++++ Supplied material

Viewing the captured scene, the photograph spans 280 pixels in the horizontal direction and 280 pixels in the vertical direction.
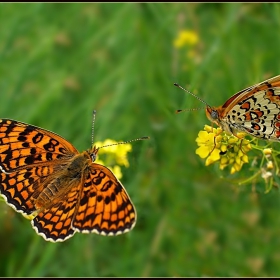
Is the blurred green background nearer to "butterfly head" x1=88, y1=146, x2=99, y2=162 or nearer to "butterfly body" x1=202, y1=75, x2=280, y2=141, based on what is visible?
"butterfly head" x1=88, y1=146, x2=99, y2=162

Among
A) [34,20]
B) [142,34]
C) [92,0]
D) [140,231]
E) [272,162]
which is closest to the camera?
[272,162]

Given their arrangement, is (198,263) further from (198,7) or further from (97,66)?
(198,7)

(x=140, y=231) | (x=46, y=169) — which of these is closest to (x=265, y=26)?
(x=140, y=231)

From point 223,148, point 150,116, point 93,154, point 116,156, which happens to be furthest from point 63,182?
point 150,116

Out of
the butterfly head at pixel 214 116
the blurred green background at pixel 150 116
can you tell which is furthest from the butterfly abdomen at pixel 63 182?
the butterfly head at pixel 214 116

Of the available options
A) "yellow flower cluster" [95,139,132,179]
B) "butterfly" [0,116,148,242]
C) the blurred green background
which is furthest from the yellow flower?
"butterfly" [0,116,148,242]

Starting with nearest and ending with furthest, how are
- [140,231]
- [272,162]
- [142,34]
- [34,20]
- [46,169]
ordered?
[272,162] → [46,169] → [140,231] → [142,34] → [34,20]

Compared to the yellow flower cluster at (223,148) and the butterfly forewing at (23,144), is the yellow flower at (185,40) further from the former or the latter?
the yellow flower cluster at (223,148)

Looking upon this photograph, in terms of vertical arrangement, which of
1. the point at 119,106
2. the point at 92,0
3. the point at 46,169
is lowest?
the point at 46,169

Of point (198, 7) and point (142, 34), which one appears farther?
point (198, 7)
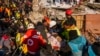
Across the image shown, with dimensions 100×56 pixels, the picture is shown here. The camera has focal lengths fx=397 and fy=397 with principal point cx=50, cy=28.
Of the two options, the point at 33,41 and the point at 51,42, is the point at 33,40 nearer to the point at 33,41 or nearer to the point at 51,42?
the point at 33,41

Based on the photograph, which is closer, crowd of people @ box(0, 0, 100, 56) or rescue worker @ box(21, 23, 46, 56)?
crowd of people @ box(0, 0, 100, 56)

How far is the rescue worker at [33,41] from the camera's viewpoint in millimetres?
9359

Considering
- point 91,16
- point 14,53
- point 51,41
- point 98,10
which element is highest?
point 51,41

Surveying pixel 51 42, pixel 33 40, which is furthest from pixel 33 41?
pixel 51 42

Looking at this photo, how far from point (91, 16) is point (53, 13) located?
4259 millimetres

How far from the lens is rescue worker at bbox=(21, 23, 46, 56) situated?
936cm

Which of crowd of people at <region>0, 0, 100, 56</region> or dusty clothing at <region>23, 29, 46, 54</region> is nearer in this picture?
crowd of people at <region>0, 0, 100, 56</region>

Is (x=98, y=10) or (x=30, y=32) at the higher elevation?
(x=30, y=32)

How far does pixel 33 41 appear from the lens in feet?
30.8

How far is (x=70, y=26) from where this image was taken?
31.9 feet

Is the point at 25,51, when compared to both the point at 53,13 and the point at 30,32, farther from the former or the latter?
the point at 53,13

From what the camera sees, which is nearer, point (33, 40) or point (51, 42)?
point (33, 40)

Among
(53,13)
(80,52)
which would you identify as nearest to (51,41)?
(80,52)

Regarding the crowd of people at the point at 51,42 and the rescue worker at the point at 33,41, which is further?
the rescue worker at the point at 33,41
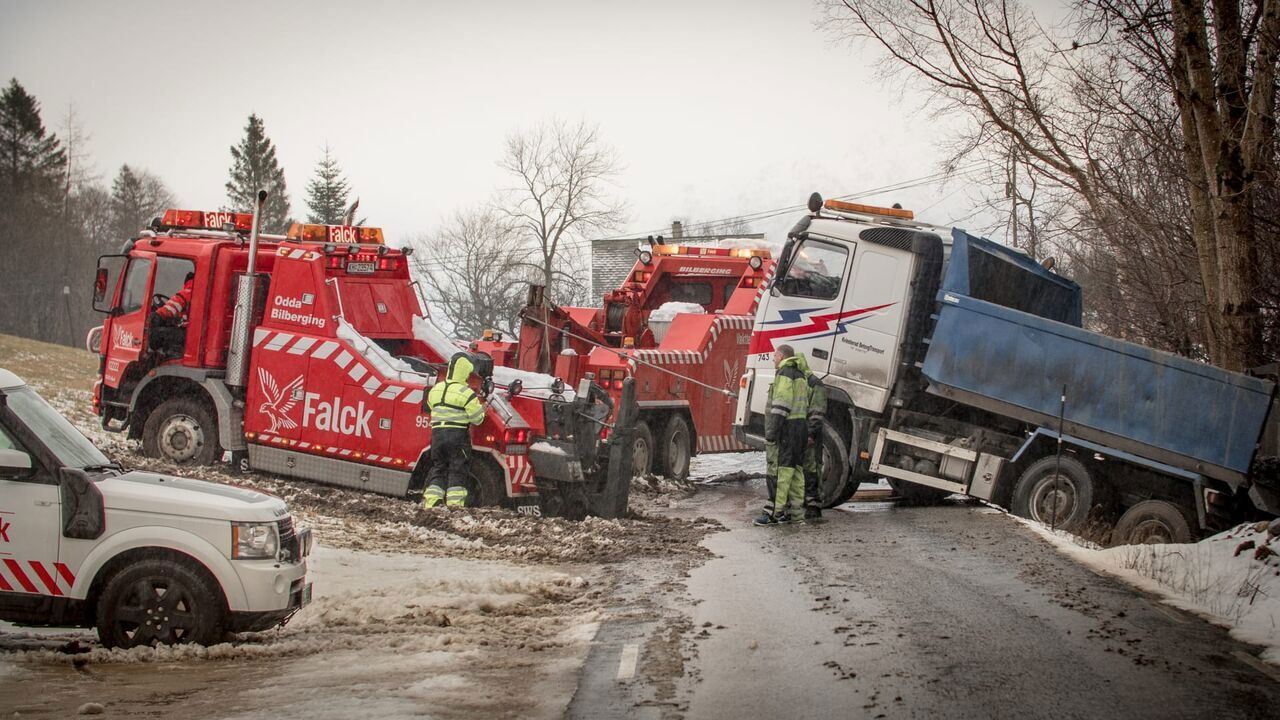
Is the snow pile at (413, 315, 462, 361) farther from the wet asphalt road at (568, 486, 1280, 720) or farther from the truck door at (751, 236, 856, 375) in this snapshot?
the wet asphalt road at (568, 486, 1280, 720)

++++++++
++++ Supplied material

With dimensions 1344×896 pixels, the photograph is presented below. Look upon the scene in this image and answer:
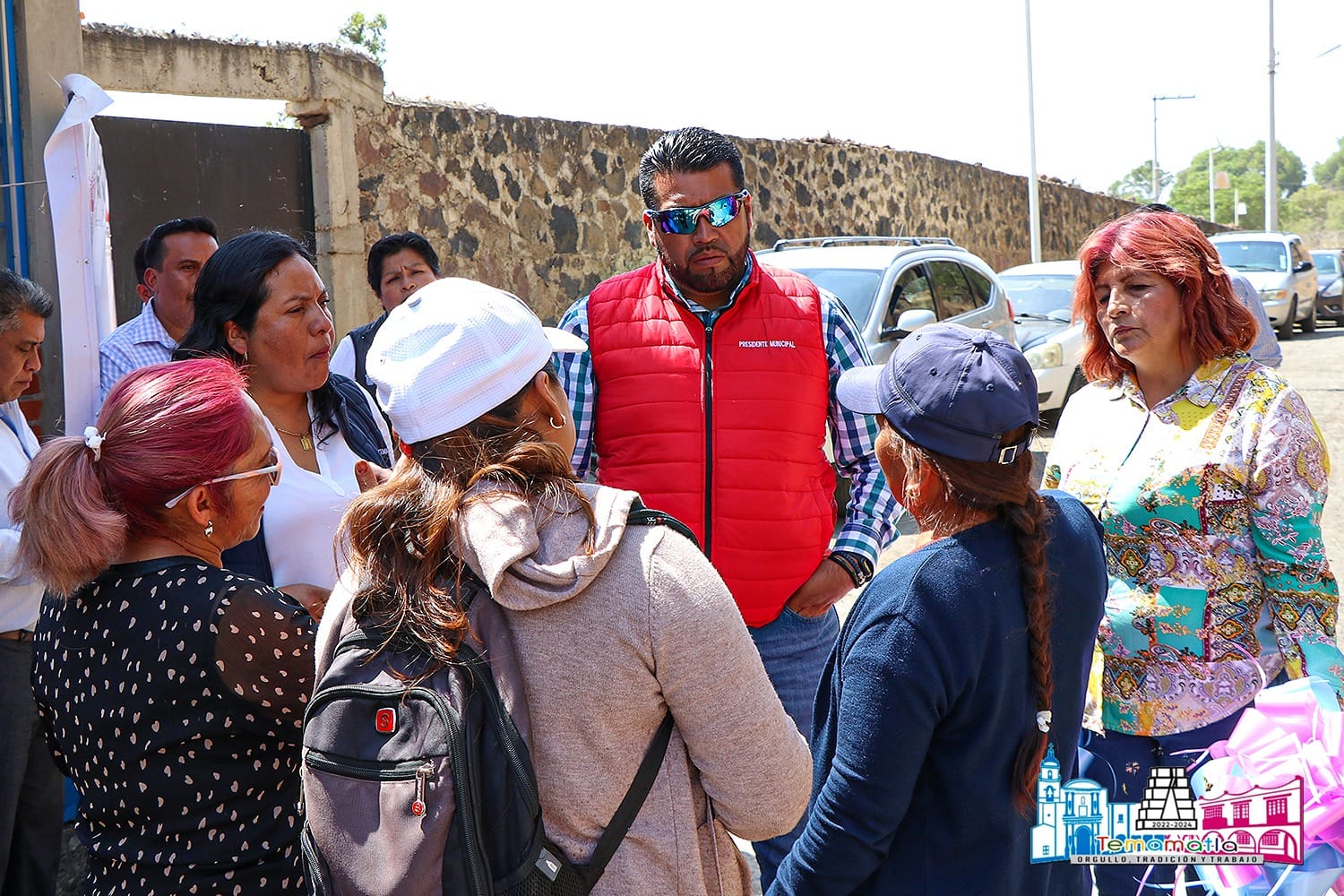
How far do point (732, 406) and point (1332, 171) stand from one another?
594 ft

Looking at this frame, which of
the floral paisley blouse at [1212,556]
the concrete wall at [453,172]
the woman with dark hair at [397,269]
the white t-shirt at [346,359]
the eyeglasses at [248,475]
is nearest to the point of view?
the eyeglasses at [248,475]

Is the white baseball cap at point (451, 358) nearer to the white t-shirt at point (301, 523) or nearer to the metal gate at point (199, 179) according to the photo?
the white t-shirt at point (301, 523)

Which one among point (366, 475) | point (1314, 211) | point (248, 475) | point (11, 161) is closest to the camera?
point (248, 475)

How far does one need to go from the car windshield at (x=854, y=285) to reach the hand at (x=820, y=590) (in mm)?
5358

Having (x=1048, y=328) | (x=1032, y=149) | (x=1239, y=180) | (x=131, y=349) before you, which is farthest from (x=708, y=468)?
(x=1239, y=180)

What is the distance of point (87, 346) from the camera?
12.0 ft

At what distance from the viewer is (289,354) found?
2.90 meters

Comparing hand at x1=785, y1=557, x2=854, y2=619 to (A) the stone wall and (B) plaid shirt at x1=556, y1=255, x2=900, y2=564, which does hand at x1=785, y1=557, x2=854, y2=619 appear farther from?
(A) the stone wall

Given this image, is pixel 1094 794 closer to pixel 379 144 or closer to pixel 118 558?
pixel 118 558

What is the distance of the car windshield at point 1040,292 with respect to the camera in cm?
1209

++++++++

◆ **Stated exercise**
Identify each line of the entries that contains the word "options", and copy every such line in full.

◆ **Problem solution**
Of the available options
Of the two options, the point at 33,41 and the point at 51,42, is the point at 33,40 nearer to the point at 33,41 or nearer to the point at 51,42?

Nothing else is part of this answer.